G4S's (GFS) warning about continued tough trading in the Middle East and India shouldn’t have come as much of a surprise to investors today. Oil prices have struggled until recently, while chief executive Ashley Almanza pinpointed the region in the summer as one area of “elevated uncertainty”.
Unfortunately for G4S, the City is in no mood to forgive slip-ups in the outsourcing and support services sector at the moment. Shares were duly punished, with the recently promoted FTSE 100 stock off over 8% to 255.8p, an eight-month low.
The slump leaves G4S in danger of losing all the share price gains racked up during an impressive first half of the year. Caution is now the watchword, particularly after recent disappointments in the outsourcing industry.
Only last week, Jefferies and Deutsche Bank upgraded their ratings to ‘buy’, with targets of 330p, arguing that the recent fall in price appeared overdone. In early August, before G4S’s last warning, the shares were being bought for 336p.
G4S, which employs more than 580,000 people involved in security guarding, running prisons and transporting inmates, and collecting cash from high street stores, said today that revenues were expected to grow by 3% to 4% this year. That compares with guidance earlier this year for an improvement of 4% to 6%.
Excluding the Middle East and India, G4S pointed out that growth had been 6.1% in the first nine months of 2017. The quality of the group’s bid pipeline and contract win momentum remains encouraging, it added.
The company is also buoyed by the way its secure solutions business is making inroads into the field of systems and technology enabled security, accounting for over £1.7 billion in annualised revenues.
The downside, however, continues to be provided by the Middle East, where revenues fell 7.8% and profits were down 24% in the first six months of the year.
In the summer, Almanza told analysts: “For some time now we’ve been highlighting the risk to the downside in the Middle East, India region, not least because of the prolonged period of low oil and gas prices.”

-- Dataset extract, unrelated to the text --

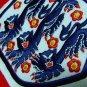 RETRO 1970's ENGLAND AWAY WORLD CUP RARE SOCCER SHIRT JERSEY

“We’re cautious about the prospects in the near term in the Middle East and in the UK because in both of those markets there’s elevated uncertainty.”
All of the regions apart from the Middle East grew in the first six months of the year. Africa saw a continuing recovery with 6% revenue growth, with more modest performances in Asia Pacific and Latin America.
North America has now overtaken UK & Ireland as G4S’s biggest market, driven by demand for its cash management services and as the company reduces its dependency on its home market after a series of blunders.
At 257p, G4S shares trade on 12.8 times the 20p of earnings per share pencilled in by UBS for 2018, and offer a prospective dividend yield of 3.6%. That profits multiple is a discount to the sector and does not look stretched.
There’s solid technical support at around 255p, too – the 50% retracement of the rally from summer 2016 levels (ex-Brexit) to July 2017 high. However, investors will demand evidence of improvement in the Middle East before chasing the shares beyond resistance at 275-285p.